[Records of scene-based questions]
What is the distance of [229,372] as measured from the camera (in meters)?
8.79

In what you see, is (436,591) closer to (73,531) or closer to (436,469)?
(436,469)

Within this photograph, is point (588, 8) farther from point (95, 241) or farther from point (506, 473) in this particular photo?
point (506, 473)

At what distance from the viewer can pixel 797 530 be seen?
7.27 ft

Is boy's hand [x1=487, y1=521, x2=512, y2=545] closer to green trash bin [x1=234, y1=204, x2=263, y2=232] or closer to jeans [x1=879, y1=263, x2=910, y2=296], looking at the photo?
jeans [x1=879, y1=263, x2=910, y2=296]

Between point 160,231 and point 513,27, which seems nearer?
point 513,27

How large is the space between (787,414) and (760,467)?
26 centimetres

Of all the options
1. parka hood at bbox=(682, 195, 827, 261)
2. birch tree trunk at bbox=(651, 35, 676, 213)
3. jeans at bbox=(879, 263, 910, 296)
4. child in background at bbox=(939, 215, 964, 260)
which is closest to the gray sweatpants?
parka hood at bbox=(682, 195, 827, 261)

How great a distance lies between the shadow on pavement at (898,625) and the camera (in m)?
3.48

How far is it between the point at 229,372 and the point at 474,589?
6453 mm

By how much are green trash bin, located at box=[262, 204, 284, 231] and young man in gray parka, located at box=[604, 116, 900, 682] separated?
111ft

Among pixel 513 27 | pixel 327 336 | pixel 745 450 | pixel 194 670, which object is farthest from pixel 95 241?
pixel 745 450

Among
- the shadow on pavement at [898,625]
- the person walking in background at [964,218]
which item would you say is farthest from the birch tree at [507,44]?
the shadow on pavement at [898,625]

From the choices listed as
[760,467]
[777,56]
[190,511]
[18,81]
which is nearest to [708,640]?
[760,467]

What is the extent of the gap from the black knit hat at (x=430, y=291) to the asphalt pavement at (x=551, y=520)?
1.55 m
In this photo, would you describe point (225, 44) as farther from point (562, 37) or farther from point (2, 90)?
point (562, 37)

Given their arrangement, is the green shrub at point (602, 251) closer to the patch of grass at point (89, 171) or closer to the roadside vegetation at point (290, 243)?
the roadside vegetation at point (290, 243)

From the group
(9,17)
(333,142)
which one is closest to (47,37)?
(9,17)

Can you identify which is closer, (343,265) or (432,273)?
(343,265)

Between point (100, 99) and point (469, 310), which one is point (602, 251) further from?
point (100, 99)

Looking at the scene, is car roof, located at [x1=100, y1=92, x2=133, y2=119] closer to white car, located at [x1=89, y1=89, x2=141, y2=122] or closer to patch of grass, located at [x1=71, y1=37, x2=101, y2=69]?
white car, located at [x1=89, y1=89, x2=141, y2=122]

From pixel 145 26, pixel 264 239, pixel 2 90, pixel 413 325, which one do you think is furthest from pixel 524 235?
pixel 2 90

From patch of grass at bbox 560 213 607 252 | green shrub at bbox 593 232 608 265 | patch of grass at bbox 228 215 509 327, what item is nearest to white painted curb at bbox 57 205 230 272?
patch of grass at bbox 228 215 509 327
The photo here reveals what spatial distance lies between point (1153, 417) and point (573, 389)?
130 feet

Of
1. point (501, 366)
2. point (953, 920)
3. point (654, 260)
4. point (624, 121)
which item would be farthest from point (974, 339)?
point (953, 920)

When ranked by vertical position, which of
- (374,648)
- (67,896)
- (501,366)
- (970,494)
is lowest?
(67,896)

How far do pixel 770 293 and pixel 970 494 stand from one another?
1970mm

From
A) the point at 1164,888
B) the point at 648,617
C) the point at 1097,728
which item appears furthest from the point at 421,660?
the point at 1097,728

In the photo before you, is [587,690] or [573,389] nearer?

▶ Instructions for the task: Find each line of the material above that contains the word "gray", and copy those lines out in full.

▶ Answer for the task:
which is closest to the gray sweatpants?
By how much are green trash bin, located at box=[262, 204, 284, 231] and young man in gray parka, located at box=[604, 116, 900, 682] separated?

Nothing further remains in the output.